K. Grochow, S. L. Martin, A. Hertzmann and Z. Popovic. (2004) "Style-based inverse kinematics" in ACM Transactions on Graphics (SIGGRAPH 2004), [PDF][Web page][Google Scholar Search]


This paper presents an inverse kinematics system based on a learned model of human poses. Given a set of constraints, our system can produce the most likely pose satisfying those constraints, in real time. Training the model on different input data leads to different styles of IK. The model is represented as a probability distribution over the space of all possible poses. This means that our IK system can generate any pose, but prefers poses that are most similar to the space of poses in the training data. We represent the probability with a novel model called a Scaled Gaussian Process Latent Variable Model. The parameters of the model are all learned automatically; no manual tuning is required for the learning component of the system. We additionally describe a novel procedure for interpolating between styles.

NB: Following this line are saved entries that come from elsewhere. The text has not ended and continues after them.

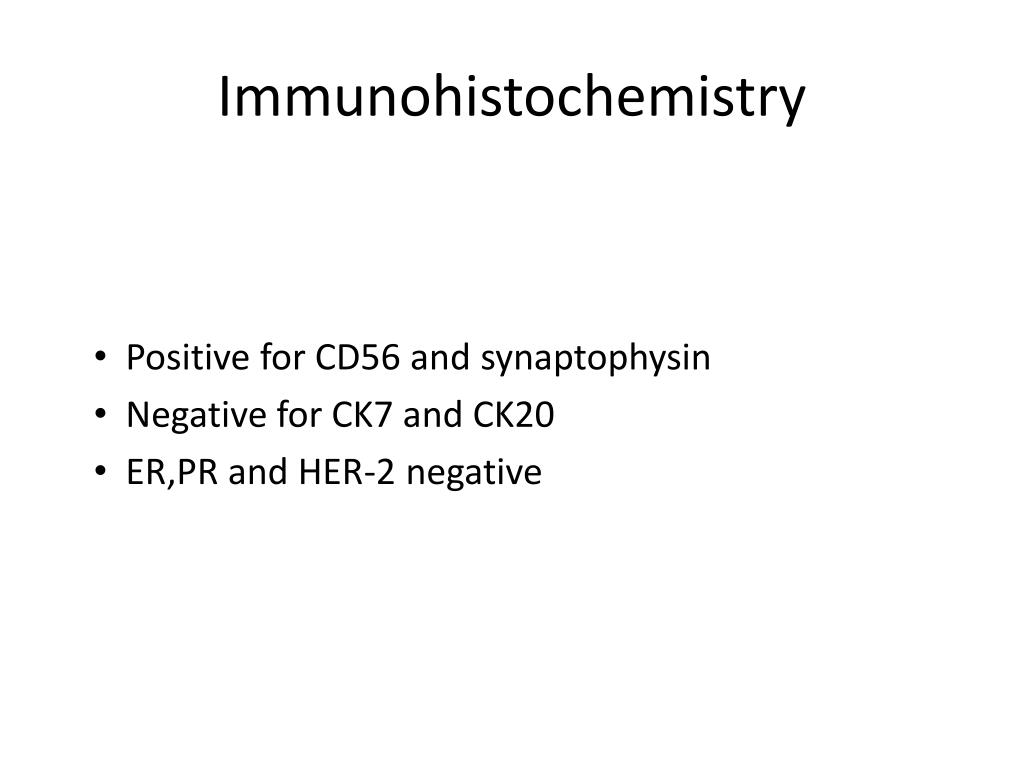 Immunohistochemistry

• Positive for CD56 and synaptophysin
• Negative for CK7 and CK20
• ER,PR and HER-2 negative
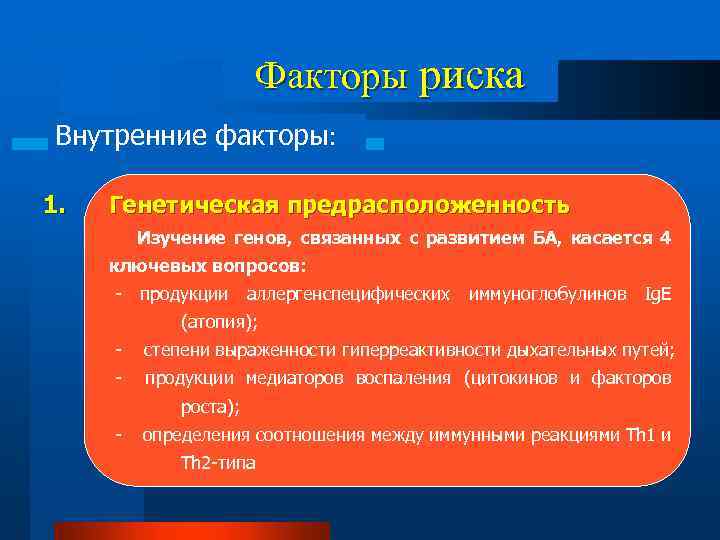 Факторы риска

Внутренние факторы:

1. Генетическая предрасположенность

Изучение генов, связанных с развитием БА, касается 4 ключевых вопросов:

- продукции аллергенспецифических иммуноглобулинов IgE (атопия);
- степени выраженности гиперреактивности дыхательных путей;
- продукции медиаторов воспаления (цитокинов и факторов роста);
- определения соотношения между иммунными реакциями Th1 и Th2-типа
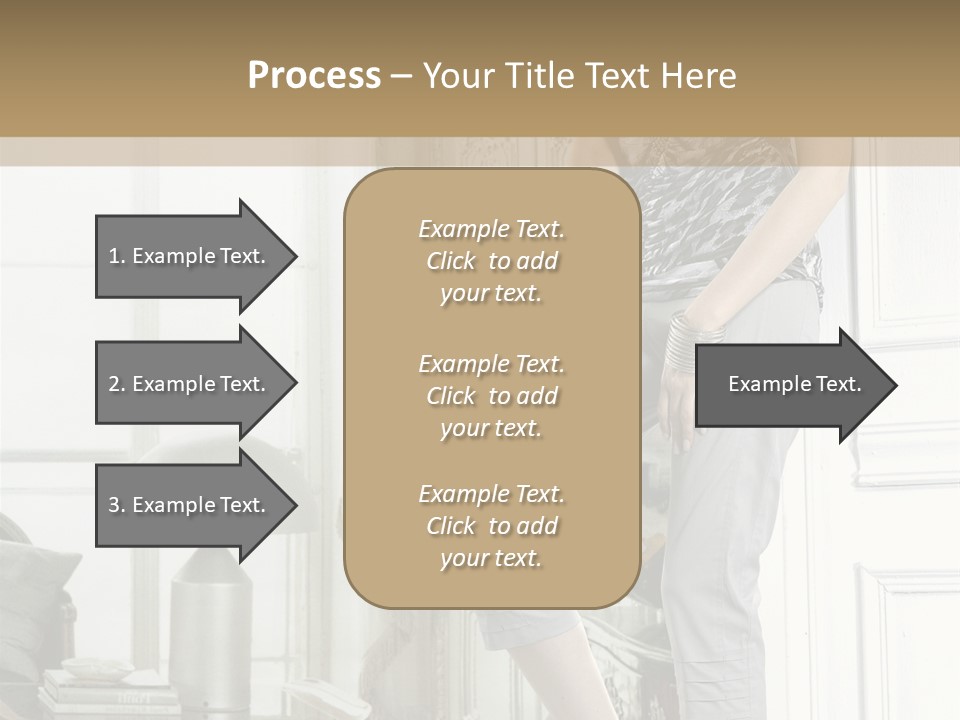 Process – Your Title Text Here

1. Example Text.

2. Example Text.

3. Example Text.

Example Text. Click to add your text.

Example Text. Click to add your text.

Example Text. Click to add your text.

Example Text.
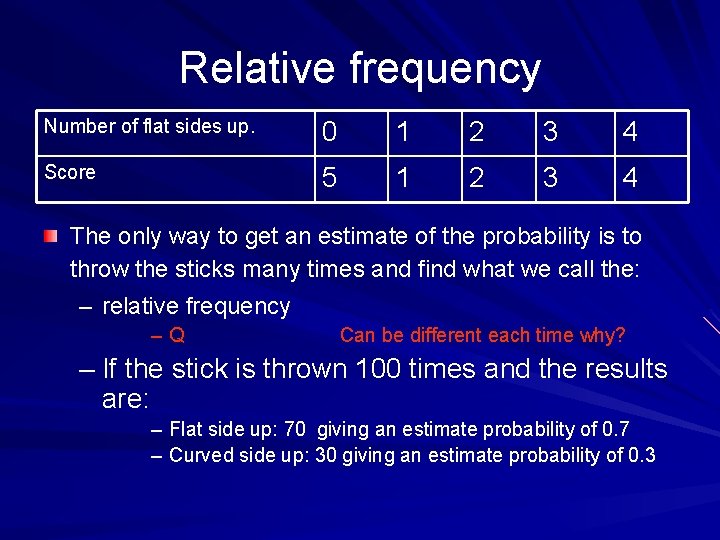 Relative frequency

| Number of flat sides up. | 0 | 1 | 2 | 3 | 4 |
|---|---|---|---|---|---|
| Score | 5 | 1 | 2 | 3 | 4 |

The only way to get an estimate of the probability is to throw the sticks many times and find what we call the:

– relative frequency

– Q Can be different each time why?

– If the stick is thrown 100 times and the results are:

– Flat side up: 70 giving an estimate probability of 0.7

– Curved side up: 30 giving an estimate probability of 0.3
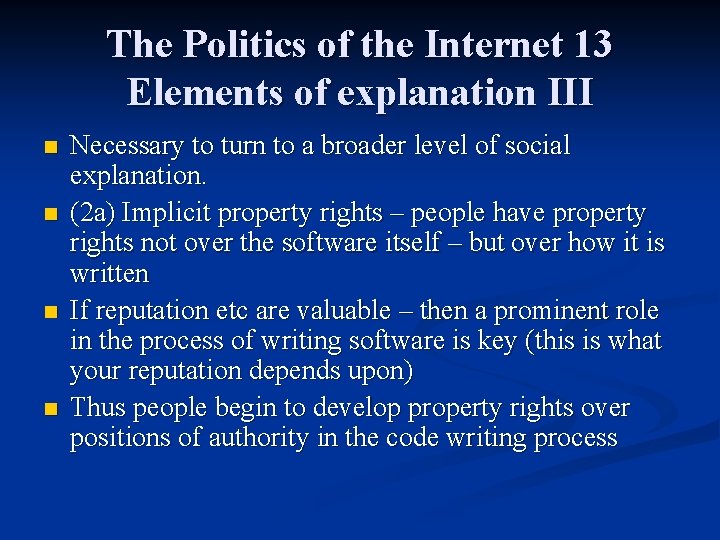 The Politics of the Internet 13
Elements of explanation III

- Necessary to turn to a broader level of social explanation.
- (2a) Implicit property rights – people have property rights not over the software itself – but over how it is written
- If reputation etc are valuable – then a prominent role in the process of writing software is key (this is what your reputation depends upon)
- Thus people begin to develop property rights over positions of authority in the code writing process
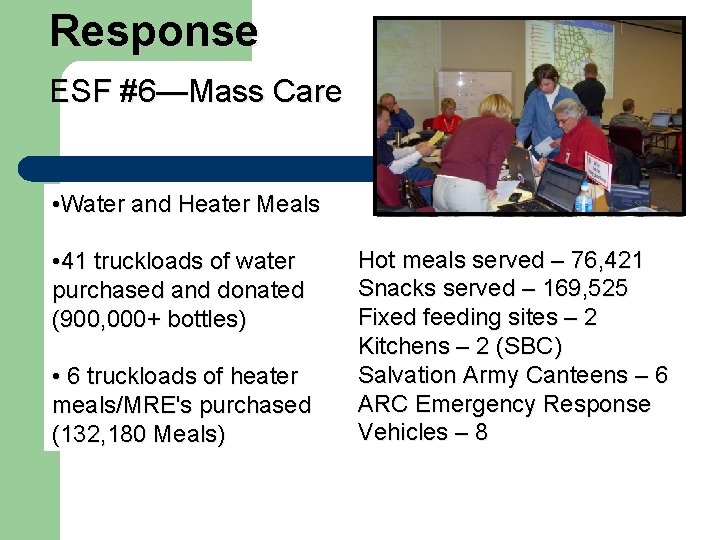 Response

ESF #6—Mass Care

•Water and Heater Meals

•41 truckloads of water purchased and donated (900,000+ bottles)

• 6 truckloads of heater meals/MRE's purchased (132,180 Meals)

Hot meals served – 76,421
Snacks served – 169,525
Fixed feeding sites – 2
Kitchens – 2 (SBC)
Salvation Army Canteens – 6
ARC Emergency Response Vehicles – 8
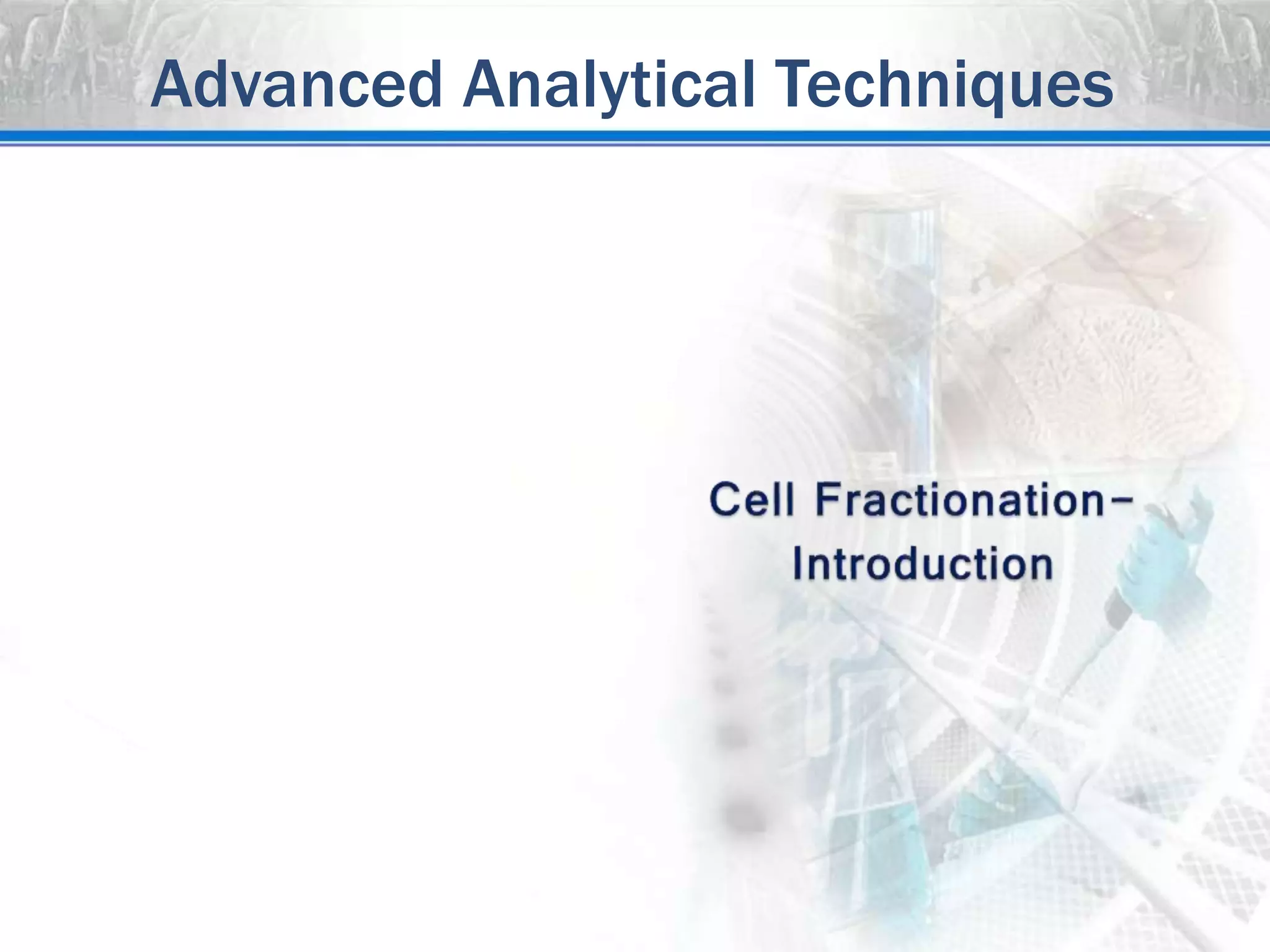 Advanced Analytical Techniques

Cell Fractionation–
Introduction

Our style-based IK can replace conventional IK, wherever it is used in computer animation and computer vision. We demonstrate our system in the context of a number of applications: interactive character posing, trajectory keyframing, real-time motion capture with missing markers, and posing from a 2D image.

C. K. I. Williams (1998) "Prediction with Gaussian processes: from linear regression to linear prediction and beyond" in M. I. Jordan (ed.) Learning in Graphical Models, Kluwer, Dordrecht, The Netherlands. [Gzipped Postscript][Google Scholar Search]


The main aim of this paper is to provide a tutorial on regression with Gaussian processes. We start from Bayesian linear regression, and show how by a change of viewpoint one can see this method as a Gaussian process predictor based on priors over functions, rather than on priors over parameters. This leads into a more general discussion of Gaussian processes in section 4. Section 5 deals with further issues, including hierarchical modelling and the setting of the parameters that control the Gaussian process, the covariance functions fro neural network models and the use of Gaussian processes in classification problems.

D. J. C.MacKay (1998) "Introduction to Gaussian Processes" in C. M. Bishop (ed.) Neural Networks and Machine Learning, Springer-Verlag, Berlin. [Gzipped Postscript][Google Scholar Search]


Feedforward neural networks such as multilayer perceptrons are popular tools for nonlinear regression and classification problems. From a Bayesian perspective, a choice of a neural network model can be viewed as defining a prior probability distribution over non-linear functions, and the neural network's learning process can be interpreted in terms of the posterior probability distribution over the unknown function. (Some learning algorithms search for the function with maximum posterior probability and other Monte Carlo methods draw samples from this posterior probability). In the limit of large but otherwise standard networks, [Neal:book96] has shown that the prior distribution over non-linear functions implied by the Bayesian neural network falls in a class of probability distributions known as Gaussian processes. The hyperparameters of the neural network model determine the characteristic lengthscales of the Gaussian process. Neal's observation motivates the idea of discarding parameterized networks and working directly with Gaussian processes. Computations in which the parameters of the network are optimized are then replaced by simple matrix operations using the covariance matrix of the Gaussian process. In this chapter I will review work on this idea by [Williams:Gaussian96], [Neal:montecarlogp97], [Barber:Gaussian97] and [Gibbs:variational00], and will assess whether, for supervised regression and classification tasks, the feedforward network has been superceded.